• GIVEN TEXT:
Ignore compacted stale series from WAL

Signed-off-by: Ganesh Vernekar <ganesh.vernekar@reddit.com>
2025-08-15 18:46:12 -07:00 · 2025-08-15 18:46:12 -07:00 · 3b79fb207e
parent fe9adb0a98
commit 3b79fb207e
4 changed files with 123 additions and 17 deletions
--- a/tsdb/db.go
+++ b/tsdb/db.go
@ -44,7 +44,6 @@ import (
 	tsdb_errors "github.com/prometheus/prometheus/tsdb/errors"
 	"github.com/prometheus/prometheus/tsdb/fileutil"
 	_ "github.com/prometheus/prometheus/tsdb/goversion" // Load the package into main to make sure minimum Go version is met.
-	"github.com/prometheus/prometheus/tsdb/index"
 	"github.com/prometheus/prometheus/tsdb/tsdbutil"
 	"github.com/prometheus/prometheus/tsdb/wlog"
 	"github.com/prometheus/prometheus/util/compression"
@ -1574,7 +1573,9 @@ func (db *DB) CompactStaleHead() error {
 		}
 	}

-	db.head.truncateStaleSeries(index.NewListPostings(staleSeriesRefs), maxt)
+	if err := db.head.truncateStaleSeries(staleSeriesRefs, maxt); err != nil {
+		return fmt.Errorf("head truncate: %w", err)
+	}
 	db.head.RebuildSymbolTable(db.logger)

 	db.logger.Info("Ending stale series compaction")
--- a/tsdb/db_test.go
+++ b/tsdb/db_test.go
@ -9673,7 +9673,9 @@ func TestStaleSeriesCompaction(t *testing.T) {
 	nonFirstFH.CounterResetHint = histogram.NotCounterReset

 	// Verify head block.
-	{
+	verifyHeadBlock := func() {
+		require.Equal(t, uint64(3), db.head.NumSeries())
+		require.Equal(t, uint64(0), db.head.NumStaleSeries())

 		expHeadQuery := make(map[string][]chunks.Sample)
 		for i := 0; i < numSeriesPerCategory; i++ {
@ -9697,6 +9699,8 @@ func TestStaleSeriesCompaction(t *testing.T) {
 		require.Equal(t, expHeadQuery, seriesSet)
 	}

+	verifyHeadBlock()
+
 	// Verify blocks from stale series.
 	{
 		expBlockQuery := make(map[string][]chunks.Sample)
@ -9769,4 +9773,14 @@ func TestStaleSeriesCompaction(t *testing.T) {
 			}
 		}
 	}
+
+	{
+		// Restart DB and verify that stale series were discarded from WAL replay.
+		require.NoError(t, db.Close())
+		var err error
+		db, err = Open(db.Dir(), db.logger, db.registerer, db.opts, nil)
+		require.NoError(t, err)
+
+		verifyHeadBlock()
+	}
 }
--- a/tsdb/head.go
+++ b/tsdb/head.go
@ -1198,18 +1198,33 @@ func (h *Head) truncateMemory(mint int64) (err error) {
 	return h.truncateSeriesAndChunkDiskMapper("truncateMemory")
 }

-func (h *Head) truncateStaleSeries(p index.Postings, maxt int64) {
+func (h *Head) truncateStaleSeries(seriesRefs []storage.SeriesRef, maxt int64) error {
 	h.chunkSnapshotMtx.Lock()
 	defer h.chunkSnapshotMtx.Unlock()

• DIRECTIONS:
a - According to the commit, how many files were changed?
b - Reproduce every line of the records below, leaving the pictures out.

• RECORDS PROVIDED:
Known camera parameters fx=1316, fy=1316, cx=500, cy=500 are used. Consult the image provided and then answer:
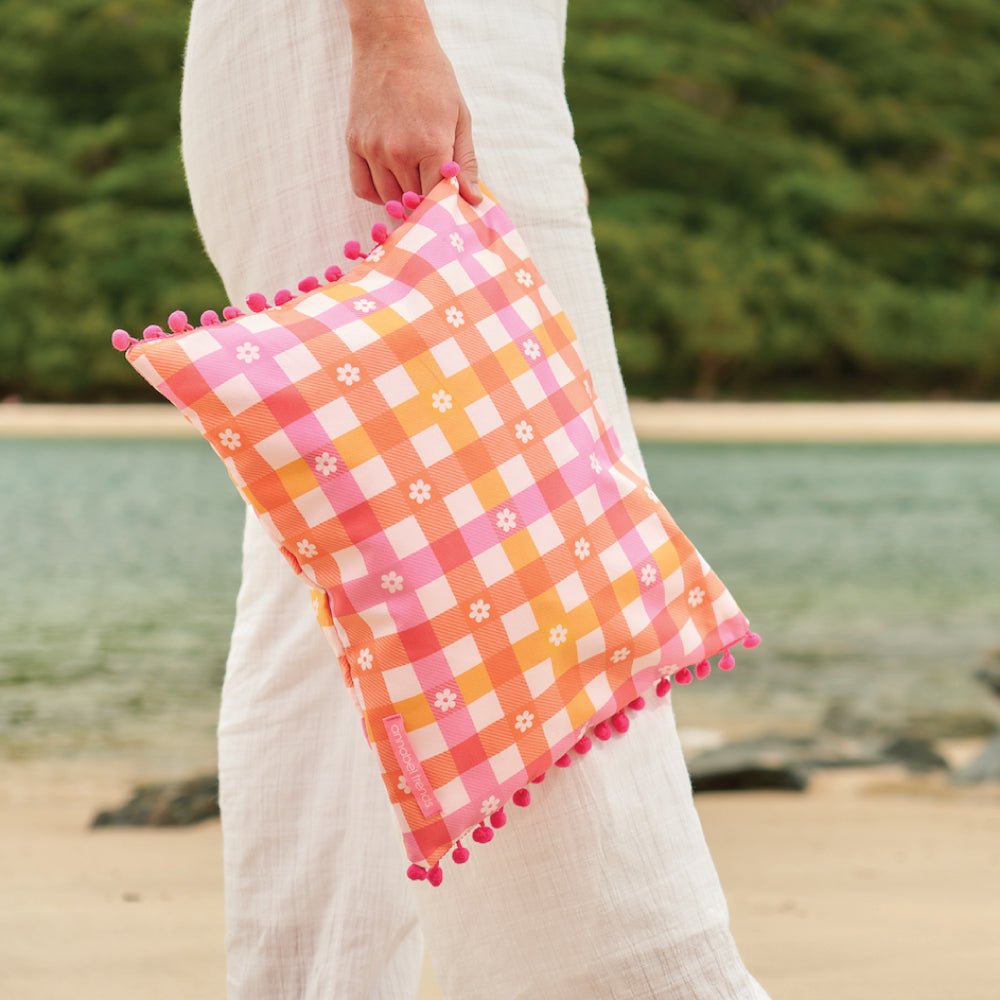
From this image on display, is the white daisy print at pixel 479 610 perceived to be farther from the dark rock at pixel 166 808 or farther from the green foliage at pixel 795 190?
the green foliage at pixel 795 190

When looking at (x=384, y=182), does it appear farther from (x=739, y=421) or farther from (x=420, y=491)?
(x=739, y=421)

• OUTPUTS FOR THE TASKS:
a - Four files.

b -
Known camera parameters fx=1316, fy=1316, cx=500, cy=500 are used. Consult the image provided and then answer:
From this image on display, is the white daisy print at pixel 479 610 perceived to be farther from the dark rock at pixel 166 808 or farther from the green foliage at pixel 795 190?
the green foliage at pixel 795 190

When looking at (x=384, y=182), does it appear farther from (x=739, y=421) or farther from (x=420, y=491)?
(x=739, y=421)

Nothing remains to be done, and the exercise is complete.